Jonathan Frakes Doesn't Think Star Trek Went Far Enough With The Next Generation's LGBT Episode

In the "Star Trek: The Next Generation" episode "The Outcast" (March 6, 1992), the crew of the Enterprise aids a species called the J'naii in locating and rescuing a missing shuttlecraft. The J'naii are a genderless species, claiming to have evolved past specific gender identities. In their society, any expression of maleness or femaleness is considered darkly taboo, and gendered sexual contact has been criminalized. Commander Riker (Jonathan Frakes) spends a great deal of the episode working with a J'naii pilot named Soren (Melinda Culea) and the two bond. Soren will eventually reveal that she feels more female than genderless and that she is attracted to Riker. When Soren's gender identity reaches the other J'naii officials, she is threatened with the sci-fi equivalent of a conversion camp.

By today's politics, "The Outcast" feels clumsy in its attempts to discuss gender identity. It can, however, be commended for even attempting to tell a trans story in a mainstream sci-fi context as early as 1992.

"The Outcast" was a response to a concern that "Star Trek" didn't feature enough explicitly queer stories and that queer characters rarely appeared in the franchise. Only very occasionally would the Enterprise encounter an androgynous species (the Bynars, for instance) or allude to the fluid nature of gender (Data's child Lal is permitted to select their own gender and appearance in "The Offspring"), and there was hardly ever any explicit references to queer sex. "The Offspring" was the franchise's attempt to redress that failing and it only partially succeeded.

In the oral history book "Captains' Logs" edited by Mark A. Altman and Edward Gross, Frakes went on record saying that "The Offspring" wasn't nearly queer enough.

Trek's fraught queer history

"Star Trek" is often touted for its progressive attitudes and themes of multiculturalism, but when it comes to LGBTQ characters, it's often fallen short. Some apologists might argue that the franchise's future was so welcoming to queer people that their sexuality was no longer mentioned, but in never mentioning queer people, they are being explicitly erased. When it came to relationships, "Star Trek" was frustratingly heteronormative. On "Star Trek: Deep Space Nine," Jadzia Dax (Terry Farrell) was perhaps the first kinda-queer representation in the franchise. Jadzia was a humanoid woman with a long-lived sentient worm living in her stomach that gets reimplanted in a new host every 70 years or so. The symbiote — Dax — had been male and female in its life, and many queer and trans viewers appreciated the character's fluidity.

## Things to do
A - Which actors does the Star Trek article name in parentheses after the characters they play?
B - Can you carry on the Star Trek article from the point where it stops?
The data come from a separate source.

## Input data
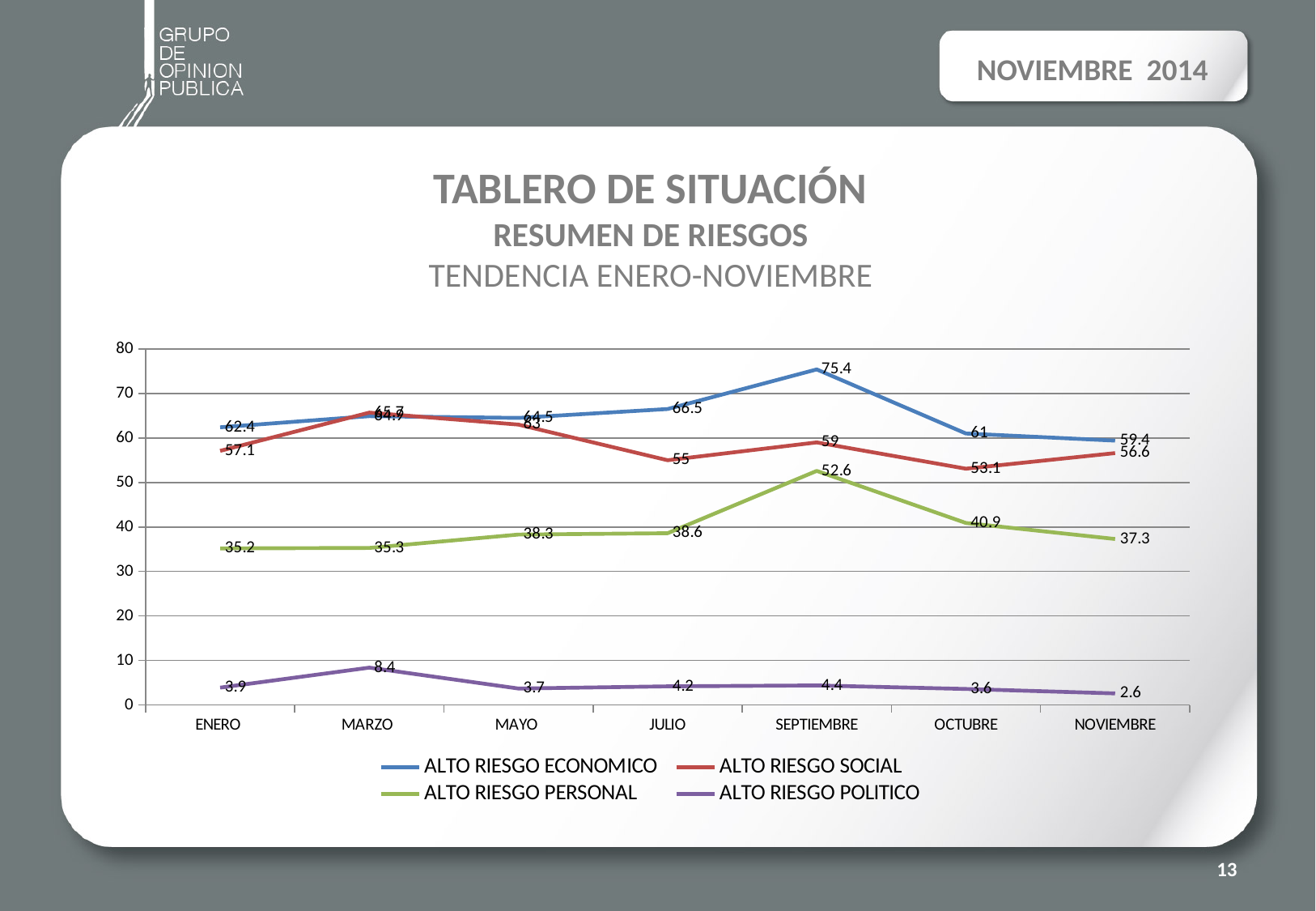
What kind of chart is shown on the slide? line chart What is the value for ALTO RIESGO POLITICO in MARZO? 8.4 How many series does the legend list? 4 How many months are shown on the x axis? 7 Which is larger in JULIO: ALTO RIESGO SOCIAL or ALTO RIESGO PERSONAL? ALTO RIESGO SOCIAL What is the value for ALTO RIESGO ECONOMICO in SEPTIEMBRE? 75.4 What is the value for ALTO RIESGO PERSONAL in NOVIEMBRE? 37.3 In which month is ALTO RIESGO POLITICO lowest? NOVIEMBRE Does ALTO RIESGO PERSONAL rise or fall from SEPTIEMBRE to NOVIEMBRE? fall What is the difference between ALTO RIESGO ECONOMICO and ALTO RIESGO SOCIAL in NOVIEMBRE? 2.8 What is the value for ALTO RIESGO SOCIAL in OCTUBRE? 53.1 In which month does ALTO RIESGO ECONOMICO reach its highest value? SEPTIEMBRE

## Answers to the problems
A - Jonathan Frakes (Commander Riker), Melinda Culea (Soren), and Terry Farrell (Jadzia Dax).

B -
When it came to "The Outcast," it was pushed especially hard by writer and supervising producer Jeri Taylor. She was clear in her desire to write a sci-fi version of a queer rights story. In the early '90s, Taylor felt that those kinds of stories weren't common enough on network TV. She was quoted in "Captains' Logs" as saying:

"It came out of staff discussion. We had wanted to do a gay rights story and had not been able to figure out how to do it in an interesting science-fiction, 'Star Trek'-ian way. It came up with the idea of turning it on its ear and I really wanted to do it because, partly, it would be controversial and I welcome that. The idea of any drama is to touch people's feelings and engage them, whether you make them laugh, cry, angry."

But, Taylor was quick to point out, she isn't queer, and may have been underqualified to write such a story.

Not gutsy enough

One could say that "The Offspring" doesn't hit as hard as it does because of its casting. The J'naii are supposed to be genderless, but Soren was played by a cis female actor. Ultimately, when Riker and Soren kiss, audiences are just watching a cishet man and a cishet woman kissing. The themes are queer, but there's technically no queer kiss on camera. Frakes felt that the episode would have been stronger if Soren had been played by a cis male actor (this was long before Paramount casting directors would have thought to seek nonbinary performers):

"I didn't think they were gutsy enough to take it where they should have. [...] Soren should have been more obviously male. We've gotten a lot of mail on this episode, but I'm not sure it was as good as it could have been ... if they were trying to do what they call a gay episode."

In other words: make it gay, you cowards.

"The Outcast" has been the subject of a lot of discussions, and a 2001 article in Salon recorded some fan reactions nine years after its airing. Some queer viewers noted that the strictly enforced genderlessness of J'naii society could be traced as a parallel to bigoted right-wing monsters like Rush Limbaugh. In both cases, there was a call to erase alternate sexualities from the spectrum and force people to rid themselves of queer sexual desire.

Others felt a little disappointed that "Star Trek" had to dabble with sci-fi symbolism at all. Why must gender fluidity, nonbinary people, and queer sexuality all be couched in metaphor? Why not just ... tell a queer story? It felt like an evasion.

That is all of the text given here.